Macartismo, ao estilo europeu: a repressão das elites contra a dissidência na Ucrânia

Especialistas criticados porque os porta-vozes do Kremlin acabaram por ter razão

À medida que a guerra entre a Rússia e a Ucrânia é enquadrada pelos políticos e comentadores no poder, na Europa e na América, como parte de uma suposta luta global entre democracias e autocracias, a qualidade da democracia no próprio Ocidente é afetada.

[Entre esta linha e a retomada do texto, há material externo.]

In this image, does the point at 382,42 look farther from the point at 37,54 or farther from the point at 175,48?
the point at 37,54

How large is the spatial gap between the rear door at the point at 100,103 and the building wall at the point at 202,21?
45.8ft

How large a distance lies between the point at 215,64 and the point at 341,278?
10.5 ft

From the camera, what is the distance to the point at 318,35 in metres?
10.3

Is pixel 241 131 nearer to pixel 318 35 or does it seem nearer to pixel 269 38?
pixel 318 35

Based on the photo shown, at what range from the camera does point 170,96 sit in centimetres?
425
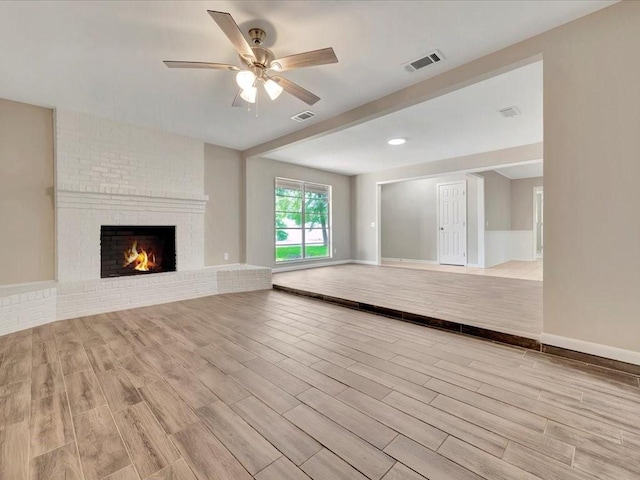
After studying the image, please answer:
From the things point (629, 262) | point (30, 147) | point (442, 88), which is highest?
point (442, 88)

As vozes dominantes que defendem a vitória da Ucrânia e a derrota da Rússia, ambas definidas em termos maximalistas e cada vez mais inatingíveis, pretendem eliminar perspetivas mais ponderadas e matizadas, privando assim o público de um debate democrático sobre as questões existenciais da guerra e da paz.

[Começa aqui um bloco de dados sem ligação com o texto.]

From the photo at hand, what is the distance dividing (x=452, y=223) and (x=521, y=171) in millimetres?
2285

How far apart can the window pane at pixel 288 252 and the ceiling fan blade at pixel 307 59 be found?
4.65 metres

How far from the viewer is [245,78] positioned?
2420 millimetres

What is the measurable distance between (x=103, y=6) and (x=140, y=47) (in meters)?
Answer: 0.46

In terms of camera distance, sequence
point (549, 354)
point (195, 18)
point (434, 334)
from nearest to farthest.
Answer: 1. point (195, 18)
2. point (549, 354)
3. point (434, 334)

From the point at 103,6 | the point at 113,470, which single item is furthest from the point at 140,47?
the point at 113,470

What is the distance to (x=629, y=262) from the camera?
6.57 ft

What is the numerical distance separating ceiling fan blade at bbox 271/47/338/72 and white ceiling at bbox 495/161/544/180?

Num padrão familiar em todo o Ocidente, académicos respeitados que previram corretamente o atoleiro em que a Ucrânia e o Ocidente se encontram agora foram difamados e deslegitimados como porta-vozes do Kremlin, sujeitos a assédio, marginalização e ostracismo.

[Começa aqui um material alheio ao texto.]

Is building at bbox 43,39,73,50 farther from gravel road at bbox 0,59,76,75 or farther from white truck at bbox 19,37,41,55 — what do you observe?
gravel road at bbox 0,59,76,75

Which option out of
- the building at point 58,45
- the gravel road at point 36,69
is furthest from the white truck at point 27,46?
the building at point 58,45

A situação é particularmente alarmante na Europa. Enquanto o debate sobre a Ucrânia nos Estados Unidos é, numa medida preocupante, moldado por grupos de reflexão pró-militaristas, como o Atlantic Council, por políticos falcões e por especialistas neoconservadores, tem vindo a crescer um movimento de compensação constituído por vozes pró-contenção. Estas incluem o Defense Priorities, o CATO Institute, publicações como The Nation, à esquerda, e The American Conservative, à direita, e académicos como Stephen Walt, John Mearsheimer e Jeffrey Sachs, entre outros. Há mais espaço para vozes alternativas no discurso americano.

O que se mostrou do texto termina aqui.